** PROBLEM DETAILS **
Wherever the string "United" appears in the listing, copy that line.

BEGIN

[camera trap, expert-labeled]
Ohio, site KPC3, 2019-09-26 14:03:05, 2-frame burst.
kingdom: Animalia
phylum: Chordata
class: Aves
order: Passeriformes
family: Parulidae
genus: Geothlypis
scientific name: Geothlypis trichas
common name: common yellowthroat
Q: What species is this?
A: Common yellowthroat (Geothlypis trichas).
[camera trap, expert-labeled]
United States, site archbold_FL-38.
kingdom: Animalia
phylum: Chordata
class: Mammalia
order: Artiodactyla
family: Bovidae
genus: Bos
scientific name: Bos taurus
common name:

END
BEGIN

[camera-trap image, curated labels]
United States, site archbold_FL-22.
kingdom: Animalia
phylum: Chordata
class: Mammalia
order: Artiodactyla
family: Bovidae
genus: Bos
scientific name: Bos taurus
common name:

END
BEGIN

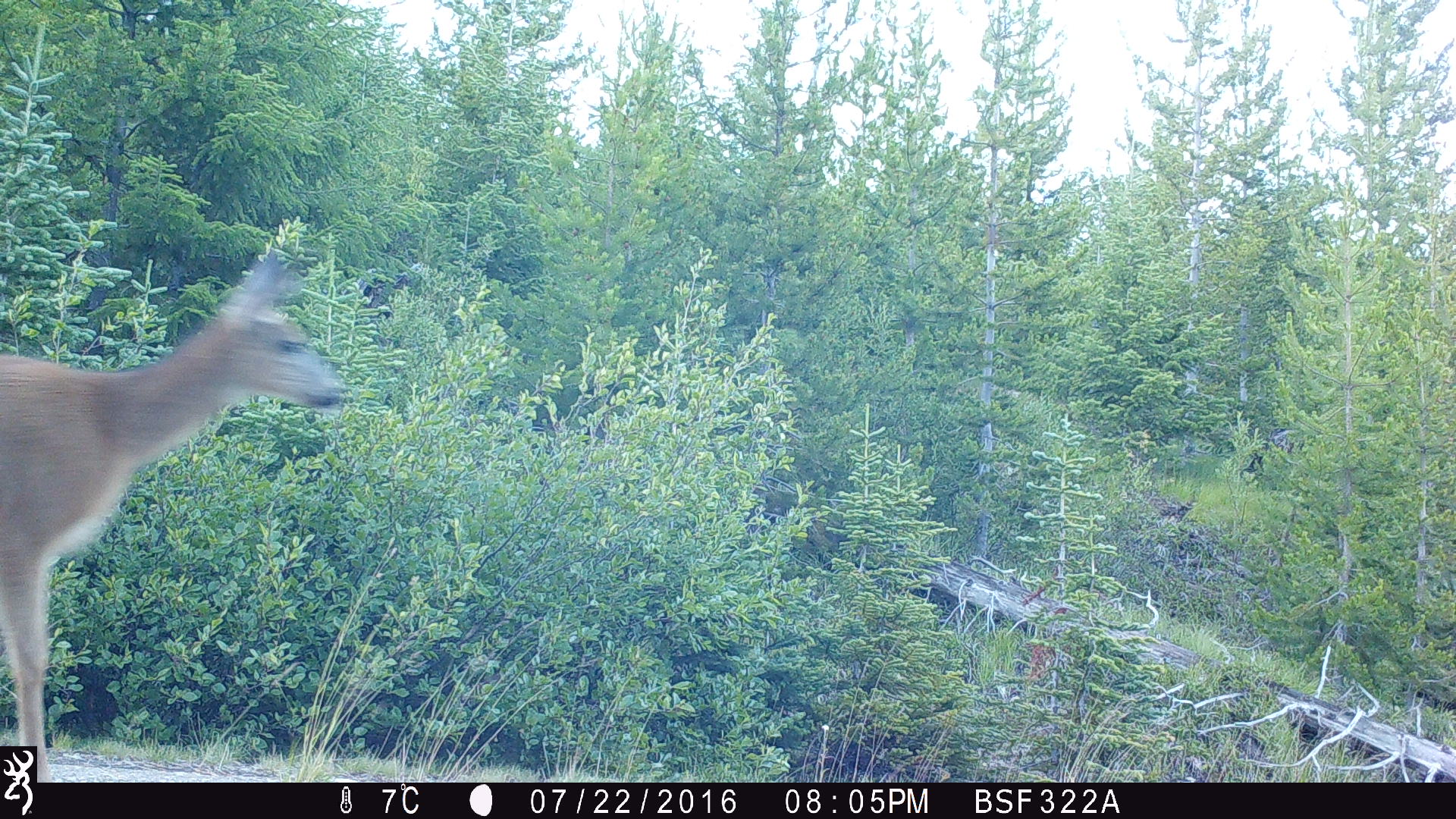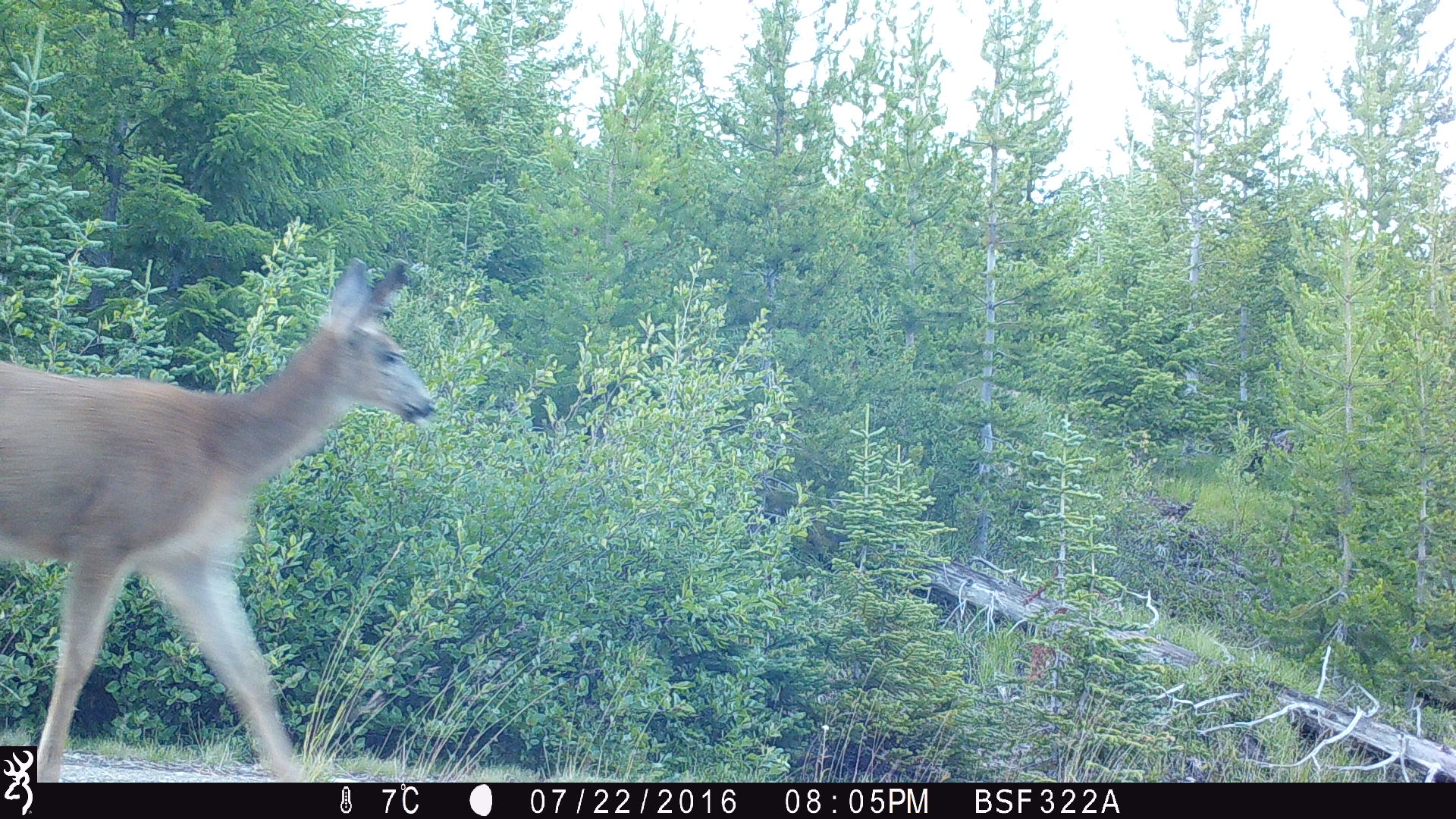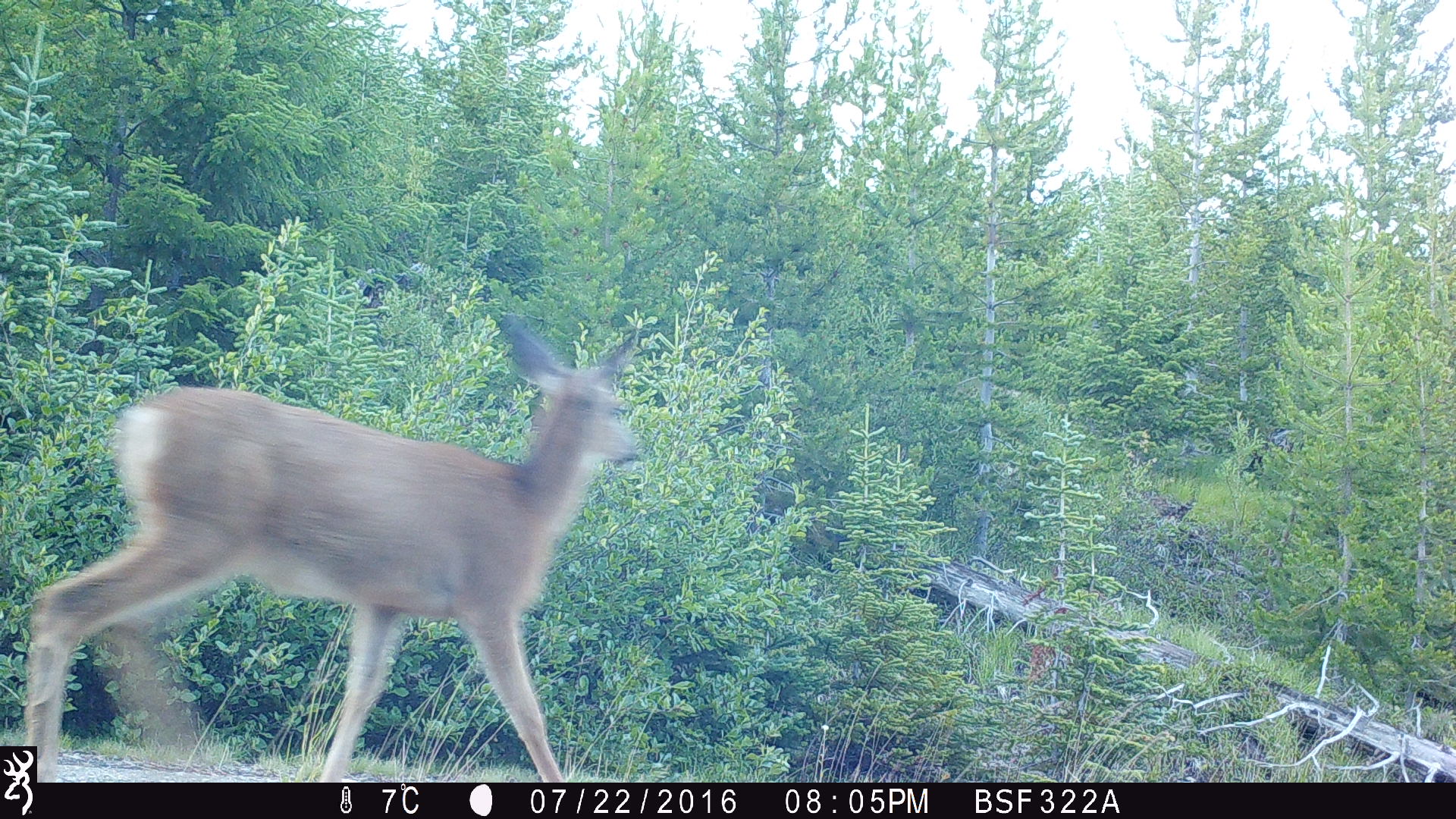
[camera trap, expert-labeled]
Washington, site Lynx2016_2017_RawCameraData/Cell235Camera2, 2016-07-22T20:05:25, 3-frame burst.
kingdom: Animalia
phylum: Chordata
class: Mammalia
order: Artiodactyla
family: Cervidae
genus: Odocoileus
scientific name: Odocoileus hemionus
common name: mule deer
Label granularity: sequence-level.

END

** FINISHED EXERCISE **
United States, site archbold_FL-38.
United States, site archbold_FL-22.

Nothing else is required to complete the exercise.